Tâche demandée 1 ->
Recopiez le passage de l'article sur l'industrie automobile algérienne qui commence par "Au vu de la" et se termine par "Coface, recommandent d’éviter.".
Tâche demandée 2 ->
D'après l'article sur l'industrie automobile algérienne, combien de véhicules de tourisme le Maroc a-t-il produits en 2017 ?
Tâche demandée 3 ->
Condensez, s'il vous plaît, le paragraphe de l'article sur l'industrie automobile algérienne qui débute par "Au vu de la purge actuelle" en gardant ses faits principaux.

Extrait du document ->
================================

Voulant s’industrialiser à tout prix pour rattraper son retard vis-à-vis de ses voisins, l’Algérie a mis en place une stratégie industrielle automobile aux conséquences désastreuses. Une vaste purge touche des industriels, comme Mourad Eulmi, qui ont bénéficié d'avantages sous l’ère Bouteflika.

En 2017, grâce à une production record de 335.000 véhicules de tourisme, le Maroc venait de dépasser le géant sud-africain, qui en était à 321.000. L’information, relayée par le Wall Street Journal, avait fait sensation et l’écho en était parvenue aux oreilles des dirigeants algériens.

Ce fut suffisant pour que l’Algérie mette les bouchées doubles dans sa politique de fabrication automobile locale, le fameux «Made in Bladi», sans prendre les précautions d’usage.

Les oligarques tombent

Au vu de la purge actuelle qui touche bon nombre d’oligarques impliqués dans le montage automobile, on est tenté de croire que l’objectif de positionner ce pays sur la carte mondiale de l’industrie automobile a fait pschitt. Mais pire que cet échec, cette démarche grossit à la loupe le risque-pays d’une Algérie que les classements internationaux en matière de compétitivité, comme celui du Doing Business ou de la Coface, recommandent d’éviter.

================================

Lignes de données ->
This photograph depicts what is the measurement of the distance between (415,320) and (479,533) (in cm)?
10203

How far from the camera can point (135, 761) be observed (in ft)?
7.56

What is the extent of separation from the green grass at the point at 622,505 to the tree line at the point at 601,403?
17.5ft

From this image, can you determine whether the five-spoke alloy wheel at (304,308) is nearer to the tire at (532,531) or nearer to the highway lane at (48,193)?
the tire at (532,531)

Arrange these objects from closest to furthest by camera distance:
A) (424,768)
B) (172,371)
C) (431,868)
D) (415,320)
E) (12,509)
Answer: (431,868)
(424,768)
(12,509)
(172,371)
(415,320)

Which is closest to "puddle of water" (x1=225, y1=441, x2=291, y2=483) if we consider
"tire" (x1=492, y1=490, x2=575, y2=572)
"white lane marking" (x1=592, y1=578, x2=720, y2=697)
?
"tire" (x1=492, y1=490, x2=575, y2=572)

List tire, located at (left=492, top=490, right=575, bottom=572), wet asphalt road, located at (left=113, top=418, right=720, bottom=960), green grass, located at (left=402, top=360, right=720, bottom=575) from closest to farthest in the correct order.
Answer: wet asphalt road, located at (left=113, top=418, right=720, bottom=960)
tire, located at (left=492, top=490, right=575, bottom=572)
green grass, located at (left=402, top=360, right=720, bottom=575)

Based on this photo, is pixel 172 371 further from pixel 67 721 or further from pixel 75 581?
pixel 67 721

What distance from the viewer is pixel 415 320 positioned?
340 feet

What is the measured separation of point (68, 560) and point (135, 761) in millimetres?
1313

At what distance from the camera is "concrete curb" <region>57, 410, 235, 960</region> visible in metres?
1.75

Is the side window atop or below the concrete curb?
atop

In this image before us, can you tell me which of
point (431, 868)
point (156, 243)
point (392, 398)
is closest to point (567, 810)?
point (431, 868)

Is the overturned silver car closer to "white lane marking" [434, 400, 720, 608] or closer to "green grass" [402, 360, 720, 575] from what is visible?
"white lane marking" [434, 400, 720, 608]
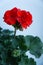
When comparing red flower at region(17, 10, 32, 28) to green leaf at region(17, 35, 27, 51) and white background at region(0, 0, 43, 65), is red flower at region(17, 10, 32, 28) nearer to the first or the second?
green leaf at region(17, 35, 27, 51)

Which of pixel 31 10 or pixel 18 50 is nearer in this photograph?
pixel 18 50

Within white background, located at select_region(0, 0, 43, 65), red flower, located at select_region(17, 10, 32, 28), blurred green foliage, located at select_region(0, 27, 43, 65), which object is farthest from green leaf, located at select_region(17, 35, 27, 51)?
white background, located at select_region(0, 0, 43, 65)

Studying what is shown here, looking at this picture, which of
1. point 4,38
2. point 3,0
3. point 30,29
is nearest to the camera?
point 4,38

================================

Solution complète 1 ->
Au vu de la purge actuelle qui touche bon nombre d’oligarques impliqués dans le montage automobile, on est tenté de croire que l’objectif de positionner ce pays sur la carte mondiale de l’industrie automobile a fait pschitt. Mais pire que cet échec, cette démarche grossit à la loupe le risque-pays d’une Algérie que les classements internationaux en matière de compétitivité, comme celui du Doing Business ou de la Coface, recommandent d’éviter.

Solution complète 2 ->
335.000 véhicules de tourisme.

Solution complète 3 ->
La purge qui frappe de nombreux oligarques du montage automobile laisse penser que l'ambition de placer l'Algérie sur la carte mondiale de l'industrie automobile a échoué. Pire encore, cette démarche accentue le risque-pays d'une Algérie que des classements internationaux de compétitivité, comme le Doing Business ou celui de la Coface, recommandent d'éviter.